The COVID-19 pandemic exposed the failings of our nation’s child care infrastructure. Drops in enrollment, forced closures, and new health and safety protocols destabilized an already fragile sector. A new report from WKKF grantee National Women’s Law Center examines policy changes that have made it possible for states to adopt and revise child care assistance policies to help families and providers weather the crisis.
A North Carolina judge recently ordered the state to transfer $1.7 billion from its multibillion-dollar budget surplus to fund the first two years of a plan to provide students with their constitutionally guaranteed right to a “sound basic” education. Talk about a long game to get that ruling! It’s been 17 years since the North Carolina Supreme Court ruled the state wasn’t meeting its educational obligations. Shout out to our partner Every Child NC coalition, which helped make this happen, as well Partnership for Equity and Education Rights and Education Law Center, two partners working to support North Carolina and other states working to advance equitable education funding.
Grantee Friends of Matènwa won an Investor Tank pitch competition.

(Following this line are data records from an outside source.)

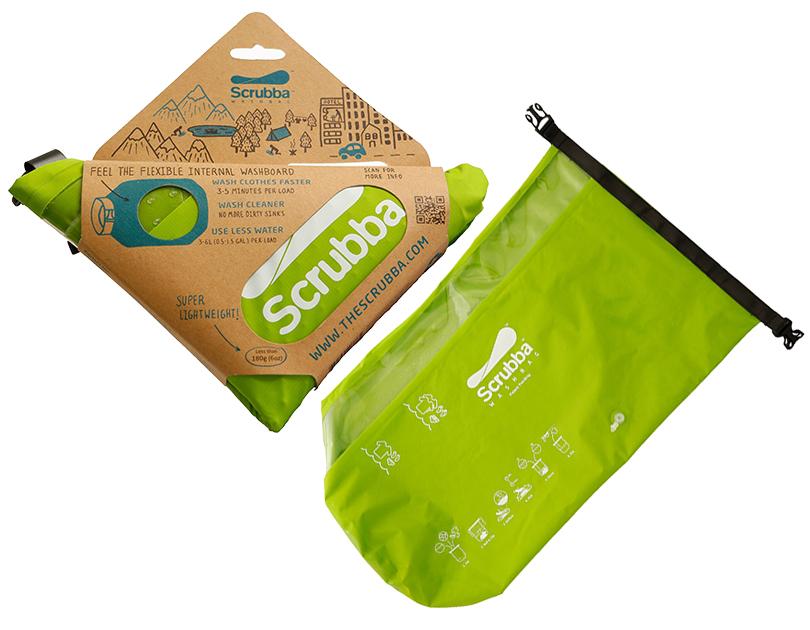 Идея подарка: надувные санки, эспрессо-самовар идругие практичные находки для путешественников. «Карманная» стиральная машинка Scrubba Wash Bag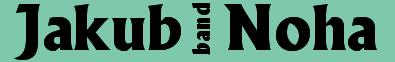 Jakub Noha Band logo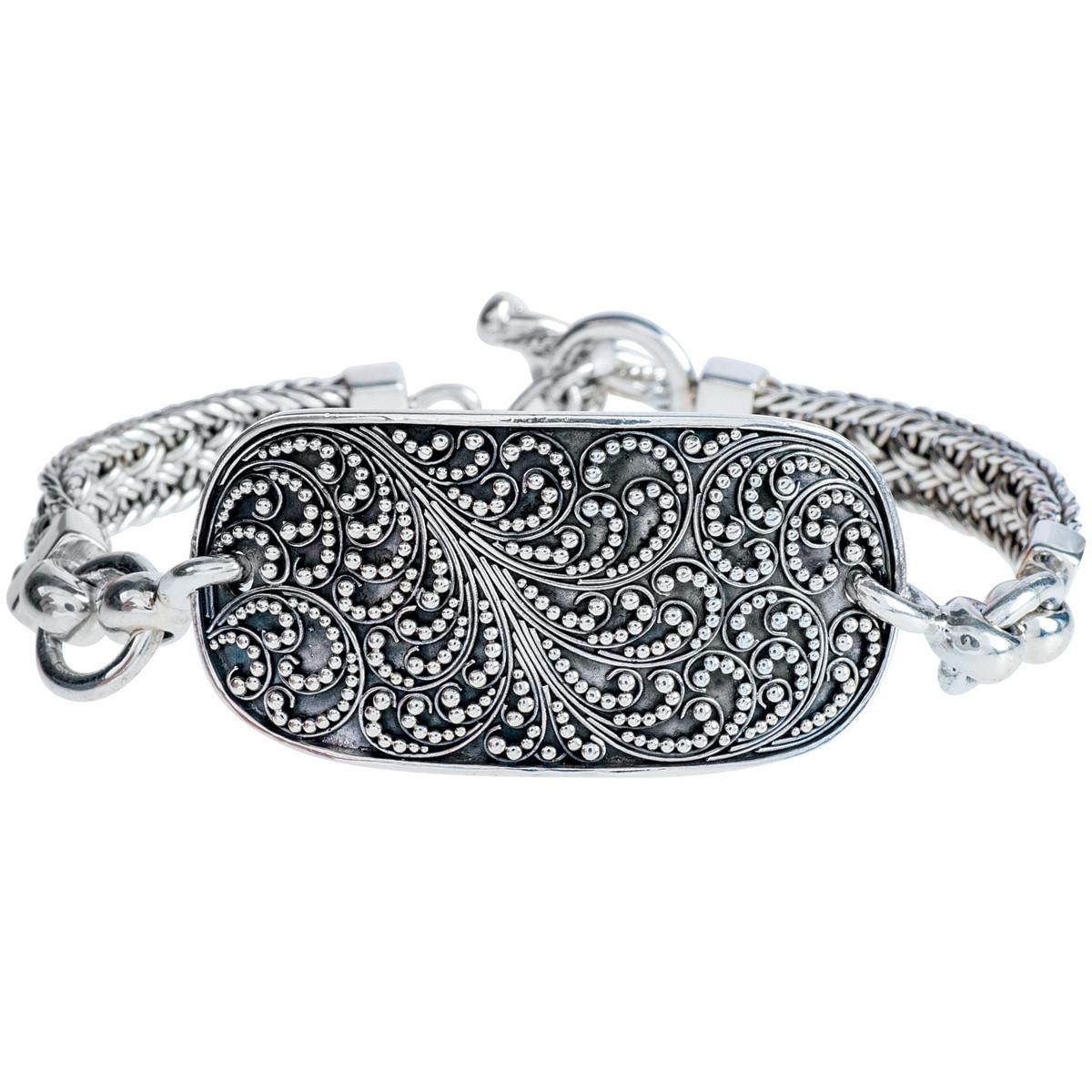 Vintage Lois Hill Filigree Bracelet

The organization will receive a $150,000 prize to support local development in Haiti and access to disaster-resistant housing and home vegetable gardens. WKKF supports Friends of Matènwa’s work to improve educational outcomes as well as enhance and expand the Matènwa Community School model. The winning shelter project is an example of that model’s strong community engagement.
In Mexico, Cuarto Poder reported on the organization of a Día de los Muertos march by grantee Melel Xojobal. The event sought to draw attention to and denounce violence against women and children, as well as the impunity that allows it to continue. WKKF supports Melel Xojobal’s efforts to strengthen protections for children and adolescents in Chiapas by raising awareness and training public officials.